Terminata l’estate, la Robur tornò a sorridere! E dopo mesi di magone e “tante-forse-troppe” parole al vento, tornarono anche i tre punti.
Al fischio finale, seppur per pochi instanti, la lancetta dell’umore si allontanò dalla zona rossa e riscoprimmo finalmente quant’è bella l’euforia.
L’autunno si aprì con una paradossale domenica da primavera inoltrata, dove un cielo trasparente, allegramente venato da nuvolette di passaggio, amplificava sul mondo i raggi caldi di un sole coinvolgente come non si vedeva da tempo. Il mondo entrava nella stanza attraverso la finestra: una mamma strillava ad un bimbetto dispettoso, una rondine volteggiava a pochi mesi dal suolo in attesa di partire verso sud e un autoradio pompava nell’aria una musica vagamente conosciuta. Il vento profumava di buono. Sopra al mobiletto dell’ingresso, un mazzo di chiavi abbandonato riposava in pace tra un telefono spento e una pila di lettere chiuse, lasciate lì dal giorno prima. Sul tavolo di cucina un bicchiere riempito per metà di acqua gassata aspettava in silenzio di essere bevuto, mentre centinaia di bollicine, aggrappate al vetro come piante di capperi sui muri, attendevano il loro turno prima di salire verso l’alto. Nonostante il calendario, sembrava ancora agosto. “Chissà oggi come si stava al mare”, disse la vicina prima di soffermarsi a pensare che non si muoveva di casa da oltre venti anni. Per un secondo fui sul punto di compatirla. Ma poi mi vennero in mente tutte le volte che si era addormentata con la televisione accesa a volume altissimo, tenendomi sveglio tutta la notte, e ricacciai indietro il pensiero.
Guardare la partita della Robur sul piccolo schermo di un telefono intelligente non è esattamente come vederla dal vivo; tuttavia avevamo vinto ed anch’io, dall’ozio del divano, mi sentivo partecipe di quel piccolo successo, che almeno per una sera sgombrava la testa e alleggeriva il cuore.

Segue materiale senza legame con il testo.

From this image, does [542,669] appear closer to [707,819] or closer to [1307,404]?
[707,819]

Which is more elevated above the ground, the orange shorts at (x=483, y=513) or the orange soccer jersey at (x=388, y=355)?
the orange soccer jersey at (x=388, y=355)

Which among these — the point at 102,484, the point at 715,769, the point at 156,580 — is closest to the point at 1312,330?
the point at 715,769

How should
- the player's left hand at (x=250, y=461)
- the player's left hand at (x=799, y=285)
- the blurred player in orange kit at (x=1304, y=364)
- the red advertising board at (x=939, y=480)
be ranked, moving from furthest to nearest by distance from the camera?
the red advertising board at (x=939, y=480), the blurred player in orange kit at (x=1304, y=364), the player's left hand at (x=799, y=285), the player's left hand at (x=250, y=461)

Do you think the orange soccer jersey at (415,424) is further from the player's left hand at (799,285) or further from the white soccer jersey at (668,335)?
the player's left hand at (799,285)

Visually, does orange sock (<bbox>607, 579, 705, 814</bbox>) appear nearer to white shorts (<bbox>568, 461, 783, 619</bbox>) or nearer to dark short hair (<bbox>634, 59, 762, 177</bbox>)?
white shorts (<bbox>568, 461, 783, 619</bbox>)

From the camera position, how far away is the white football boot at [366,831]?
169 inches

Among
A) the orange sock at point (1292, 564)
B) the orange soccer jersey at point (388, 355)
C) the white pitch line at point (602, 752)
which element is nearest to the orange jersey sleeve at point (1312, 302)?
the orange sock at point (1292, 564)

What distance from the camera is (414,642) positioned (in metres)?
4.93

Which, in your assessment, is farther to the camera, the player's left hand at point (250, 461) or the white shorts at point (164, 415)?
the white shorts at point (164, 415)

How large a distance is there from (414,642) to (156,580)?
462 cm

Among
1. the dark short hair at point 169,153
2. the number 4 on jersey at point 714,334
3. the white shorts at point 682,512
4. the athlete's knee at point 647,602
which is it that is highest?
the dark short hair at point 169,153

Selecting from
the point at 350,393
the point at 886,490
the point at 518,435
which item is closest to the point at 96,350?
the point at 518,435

Uscendo di casa, l’occhio cadde sulla corrispondenza del giorno prima: una bolletta, due volantini di elettrodomestici a buon mercato e una busta arancione. Gelo. Senza un perché, la mano si allungò verso quest’ultima, bloccandosi a pochi centimetri da essa. Attraverso il riquadro di plastica trasparente il mio nome scritto con un carattere stampatello freddo e impersonale, orfano persino di un “Egregio Signor”, precedeva un indirizzo che aveva tutta l’aria di essere quello di casa mia. In alto a sinistra la scritta INPS accompagnata da un cerchio formato da due frecce che si rincorrevano chiarì immediatamente tutti i dubbi. C’era in ballo la pensione, ma non si parlava di alberghi.
La tranquillità del pomeriggio scomparve nel giro di un battito di ciglia. Dentro la stanza eravamo io, la busta e tutti i miei dubbi. Sulla spalla destra, come in un sogno, comparvero dal nulla Marotta & Moschin vestiti da angioletti, che, bisbigliandomi nell’orecchio destro, suggerirono di lasciar perdere la lettera, afferrare il guinzaglio del cane che dormiva beato in giardino e godermi in santa pace il tramonto. Su quella sinistra invece, i satanelli Piredda e Burrai armati di corna, coda e forcone, gridavano di aprirla, leggere attentamente il contenuto, rovinarmi la giornata e molto probabilmente gli anni a venire. Il cuore batteva all’impazzata, come la sera del primo bacio cento vite prima. Incerto, mi sedetti a fissare la lettera. Il Siena ha vinto, mi ripetevo, non c’è spazio per nient’altro questa sera. Domani magari tornerò stanco da lavoro e leggerla servirà ad aumentare il mio bisogno di autocommiserazione. Ma non ora. Fermo immobile sul divano della Ferilli, aspettavo che il tempo portasse consiglio.
Fuori il cielo lentamente virava dal celeste al blu e verso ovest il rosso del tramonto tingeva di rosa la scia di un aereo.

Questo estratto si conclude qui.